Lampu merah jalan pettarani, pete-pete berhenti
hendak menurunkan penumpang. Ternyata yang turun adalah pasangan suami-istri
tadi. Pada saat mobil berhenti, sang istri seperti memberi isyarat pada
suaminya untuk turun. Dengan sebuah senyum hangat, ibu itu seolah berkata
padaku untuk pamit duluan. Tiba-tiba aku tersentak, ya Allah..ternyata bapak
tadi buta. Dan yang paling mencengangkan, istrinya sabar menuntunnya untuk
turun dari pete-pete. Dengan perlahan pasangan itu pun turun dari pete-pete. Subhanallah..di
zaman yang pelik dan susah seperti ini aku masih dapat melihat sebuah bentuk
kasih sayang dan kesetiaan. Selama ini aku kurang percaya masih adakah cinta
sejati dan penerapan kalimat “menerima apa adanya”. Aku pun tak lepas berdecak
kagum pada mereka.
Tak berapa lama selang kepergian sepasang laki-bini yang membuatku kagum pada
mereka, gadis modis itu pun turun
depan salah satu kampus negeri di kota daeng. Kemudian batinku seolah berdialog
denganku. Nhia, bersyukurlah. Tidak perlu hidup seperti gadis itu untuk
bahagia. Toh, tadi kau sudah lihat sendiri jika ada orang yang bisa menerima
kita apa adanya tanpa memandang bagaimana dan siapa kita. Dan pete-pete pun
kembali melaju mengikuti rute yang harus ia lalui.
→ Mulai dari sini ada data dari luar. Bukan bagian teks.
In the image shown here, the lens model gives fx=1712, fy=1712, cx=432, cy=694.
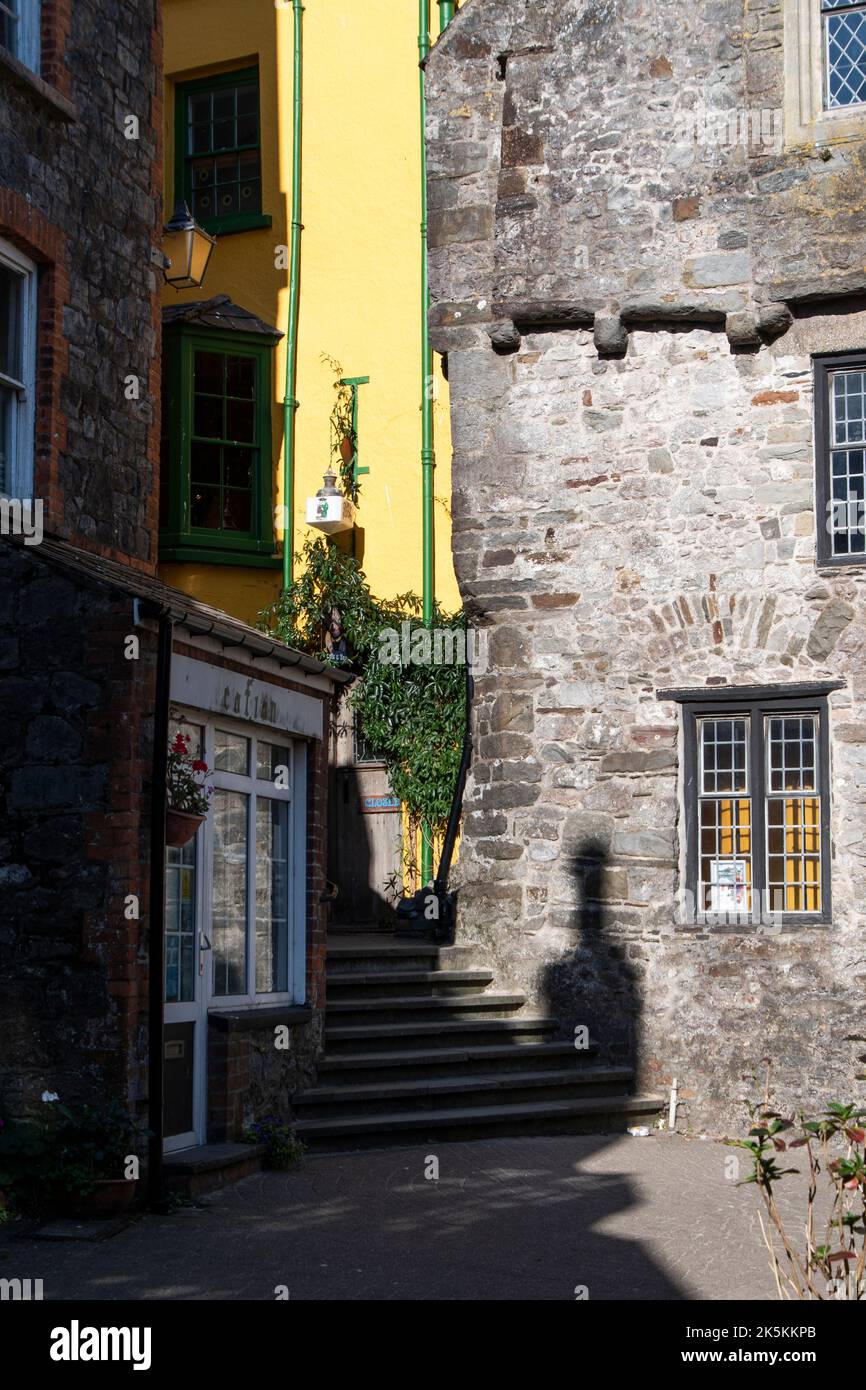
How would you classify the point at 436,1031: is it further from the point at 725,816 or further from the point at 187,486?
the point at 187,486

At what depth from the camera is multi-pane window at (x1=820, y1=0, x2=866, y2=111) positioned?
11898 mm

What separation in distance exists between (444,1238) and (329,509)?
869cm

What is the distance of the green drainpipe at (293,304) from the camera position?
1641 centimetres

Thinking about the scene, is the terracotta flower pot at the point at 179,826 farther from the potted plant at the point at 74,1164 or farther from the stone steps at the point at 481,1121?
the stone steps at the point at 481,1121

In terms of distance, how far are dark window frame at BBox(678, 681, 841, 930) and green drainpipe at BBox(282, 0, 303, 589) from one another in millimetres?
5651

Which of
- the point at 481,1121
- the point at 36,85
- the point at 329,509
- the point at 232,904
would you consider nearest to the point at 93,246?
the point at 36,85

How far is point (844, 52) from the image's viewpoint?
11953 millimetres

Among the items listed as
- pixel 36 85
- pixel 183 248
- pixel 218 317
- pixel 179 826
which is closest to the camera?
pixel 179 826

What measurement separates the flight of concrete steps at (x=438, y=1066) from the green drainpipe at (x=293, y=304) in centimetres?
533

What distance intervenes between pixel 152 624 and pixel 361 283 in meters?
8.20

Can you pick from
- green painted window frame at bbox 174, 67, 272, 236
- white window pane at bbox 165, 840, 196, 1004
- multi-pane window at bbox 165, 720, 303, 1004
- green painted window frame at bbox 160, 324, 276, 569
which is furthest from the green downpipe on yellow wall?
white window pane at bbox 165, 840, 196, 1004
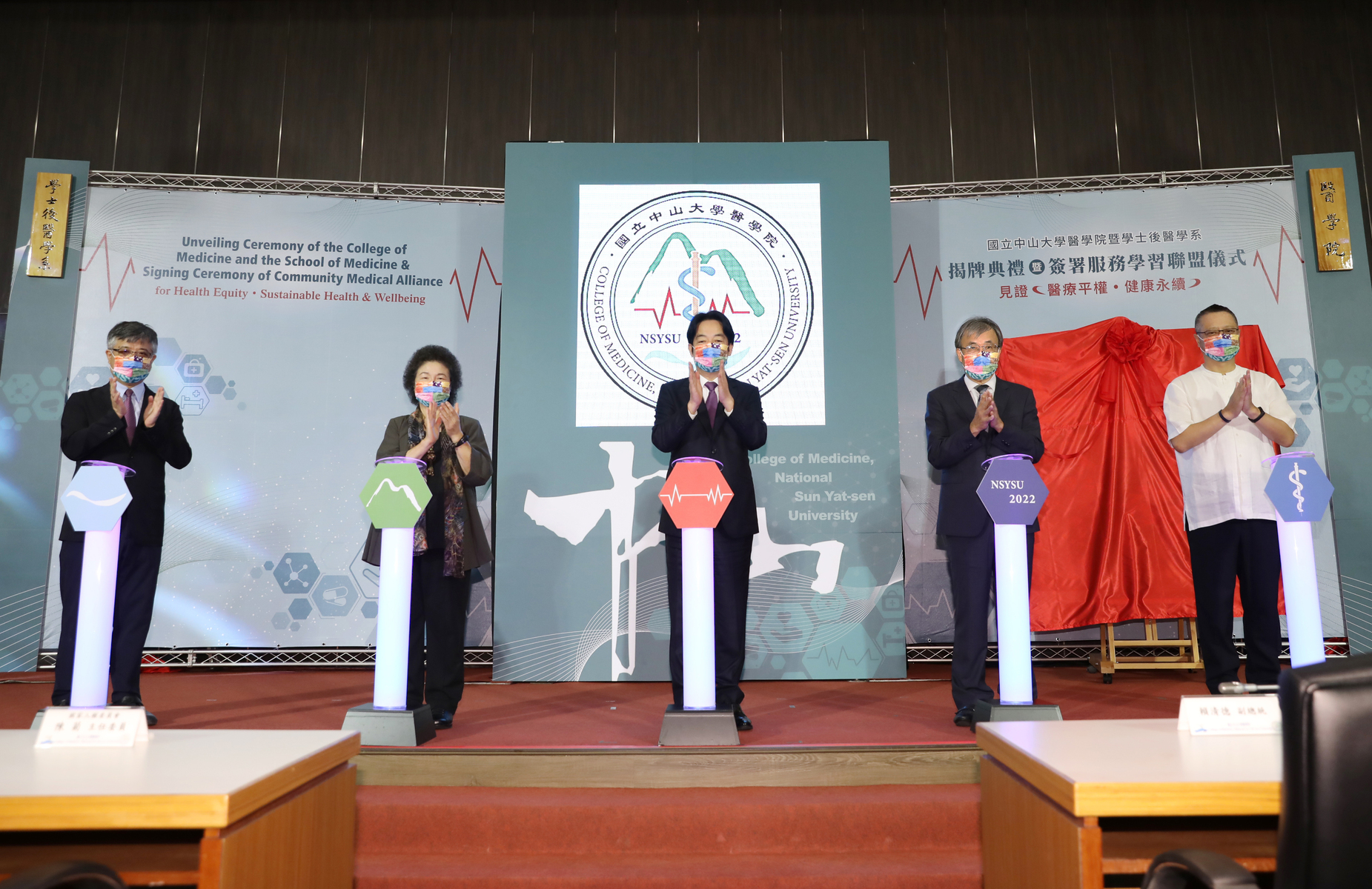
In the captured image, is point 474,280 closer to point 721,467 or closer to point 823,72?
point 721,467

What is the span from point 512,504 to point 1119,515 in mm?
3074

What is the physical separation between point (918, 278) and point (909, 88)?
183cm

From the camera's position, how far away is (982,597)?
310 centimetres

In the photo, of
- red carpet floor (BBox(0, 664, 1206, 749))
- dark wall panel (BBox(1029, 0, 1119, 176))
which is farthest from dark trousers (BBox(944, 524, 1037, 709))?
dark wall panel (BBox(1029, 0, 1119, 176))

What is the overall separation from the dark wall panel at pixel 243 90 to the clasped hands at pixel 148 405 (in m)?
3.21

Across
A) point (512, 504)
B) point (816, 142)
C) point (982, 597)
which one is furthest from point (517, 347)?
point (982, 597)

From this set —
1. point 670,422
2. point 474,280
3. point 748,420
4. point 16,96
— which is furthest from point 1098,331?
point 16,96

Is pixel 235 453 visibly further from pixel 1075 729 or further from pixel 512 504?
pixel 1075 729

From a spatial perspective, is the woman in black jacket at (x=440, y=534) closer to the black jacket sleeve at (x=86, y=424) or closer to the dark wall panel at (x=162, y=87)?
the black jacket sleeve at (x=86, y=424)

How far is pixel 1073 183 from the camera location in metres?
5.18

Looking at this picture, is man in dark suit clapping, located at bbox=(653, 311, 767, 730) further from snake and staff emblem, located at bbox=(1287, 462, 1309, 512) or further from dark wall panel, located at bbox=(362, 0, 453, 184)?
dark wall panel, located at bbox=(362, 0, 453, 184)

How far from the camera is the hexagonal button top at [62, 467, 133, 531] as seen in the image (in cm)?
267

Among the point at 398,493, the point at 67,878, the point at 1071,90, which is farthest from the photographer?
the point at 1071,90

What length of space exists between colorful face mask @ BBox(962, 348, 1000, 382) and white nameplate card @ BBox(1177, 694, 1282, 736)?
1.53 m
Di dalam pete-pete selama kurang lebih satu setengah
jam lamanya, aku belajar lebih dari satu setengah makna hidup. Sangat banyak
yang membungkam egoku saat melihat pasangan suami-istri tadi. Aku beruntung dan
Tuhan telah mengukir itu sejak lama. Mungkin harus lebih banyak belajar sabar,
bersyukur, dan ikhlas.
Tidak ada komentar:
Posting Komentar
thanks buat komentarx..:)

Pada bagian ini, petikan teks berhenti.